[[ Data open ]]

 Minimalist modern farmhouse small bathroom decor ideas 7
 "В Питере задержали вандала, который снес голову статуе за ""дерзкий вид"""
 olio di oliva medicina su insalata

[[ Data closed ]]

§ Exercise aim
Each line of the material must be restated exactly.

§ Answer to the exercise
 Minimalist modern farmhouse small bathroom decor ideas 7
 "В Питере задержали вандала, который снес голову статуе за ""дерзкий вид"""
 olio di oliva medicina su insalata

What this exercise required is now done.